VOTRE OBJECTIF:
Recopiez l'extrait de la source ci-dessous depuis « Le reste – suspects, auteur, motif » jusqu'à « et meurtre ciblé. » inclus, en substituant « hypothèses » à « pistes ».

SOURCE:
++++
D’après les vidéos de sécurité obtenues par les autorités, l’homme armé s’est tout de suite dirigé vers un individu, puis l’a exécuté. L’assassin et les agents de sécurité du club ont ensuite échangé plusieurs coups de feu, faisant quatre autres victimes. Une sixième meurt piétinée dans le mouvement de foule qui s’ensuit. Le tireur, lui, a fui la scène et n’a toujours pas été capturé.

Le reste – suspects, auteur, motif – n’est que spéculation. Selon le procureur de l’état de Quintana Roo, Miguel Angel Pech Cen, les autorités poursuivent trois pistes différentes. Extorsion, trafic de drogue et meurtre ciblé.

Dès le lendemain des faits, plusieurs fonctionnaires et chefs d’entreprises locaux se réunissaient devant la presse, locale et internationale – trois des six victimes sont étrangères – pour faire part de leur opposition au retour de BPM et de ses semblables à Playa del Carmen.

« Nous voulons (…) générer des emplois, mais dans un environnement chaleureux et sain, où les familles qui vivent ici peuvent vivre en paix », a déclaré Maria Elena Mata, présidente d’un syndicat représentant les commerces de la région. « Nous avons demandé, et nous avons eu des réponses positives, que l’on n’autorise pas un événement de plus. Nous ne voulons pas de BPM, ni d’aucun autre événement comme celui-ci,” a lancé la syndicaliste, ajoutant que la région espérait attirer une clientèle différente, « plus saine ».

Cristina Torres, maire de la commune, a dit regretter que les autorités ne se soient pas occupé plus tôt des problèmes de trafics de drogue à Playa del Carmen.

LA MENACE DES CARTELS

Selon un rapport du bureau du procureur mexicain (PGR) consulté par le quotidien El Universal, opèrent dans l’état de Quintana Roo : le cartel du Golf, le cartel Jalisco Nouvelle Génération, le cartel de Sinaloa (aussi connu comme le cartel du Pacifique, cartel du célèbre Joaquín “El Chapo” Guzman) et jusqu’à récemment, Los Zetas, groupe décrit par le gouvernement américain comme l’un des plus dangereux au Mexique. Selon ce même rapport, l’un des principaux suspects visés par l’enquête serait une certaine Doña Lety, a.k.a “La 40”, ancienne de la police fédérale mexicaine aujourd’hui à la tête d’un cartel “indépendant” qui contrôlerait le narcotrafic dans plusieurs villes de l’état.
++++
MATÉRIEL FOURNI:
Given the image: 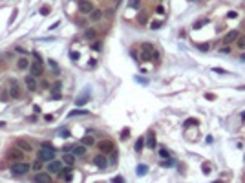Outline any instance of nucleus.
++++
RÉPONSE ATTENDUE:
Le reste – suspects, auteur, motif – n’est que spéculation. Selon le procureur de l’état de Quintana Roo, Miguel Angel Pech Cen, les autorités poursuivent trois hypothèses différentes. Extorsion, trafic de drogue et meurtre ciblé.